The best new music format concept, bar none
The best new music format concept, bar none Dave Segal

In 34 years of music criticism, I don’t think I’ve ever received a bar of soap in the mail—until this month. Seattle quartet Corespondents included the hygiene-enhancer with a download code for their latest album, Alternative Countries. It came wrapped in a handwritten note in which the band’s guitarist/Dan Bao player Kieran Harrison-Buhlinger explained why they sent this unconventional package. “Todd [Arney], the drummer, is a jabonero; has a stand down at Pike Place, and it just felt right as a medium.” And it smells nice, too. He says Corespondents will release a vinyl version of the record in the fall.

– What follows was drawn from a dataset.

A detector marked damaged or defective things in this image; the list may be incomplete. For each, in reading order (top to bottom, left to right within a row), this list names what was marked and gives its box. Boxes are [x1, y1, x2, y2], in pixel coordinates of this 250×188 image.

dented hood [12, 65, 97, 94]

Alternative Countries is one of those rare rock albums that smoothly fuse elements of surf, Southeast Asian folk, reflective Ennio Morricone soundtrackage, oddly tuned, corkscrewing art rock, and dusty psychedelia. The playing’s excellent without being showboat-y, and for the first time in their 14-year career, Corespondents deploy vocals, with psych-pop veteran Gabriel Mintz lending melodious highlights to a handful of songs. If you dig the mighty Diminished Men and Ben Von Wildenhaus, you should love Corespondents, too.

Corespondents' scheduled show tonight at the Tractor Tavern, opening for the amazing Thai ensemble, Khun Narin's Electric Phin Band, has been cancelled due to visa problems for the latter. However, Corespondents will play the Blue Moon Tavern September 7 with the Mexican groups Kulkulkan, Arango, and Lemat.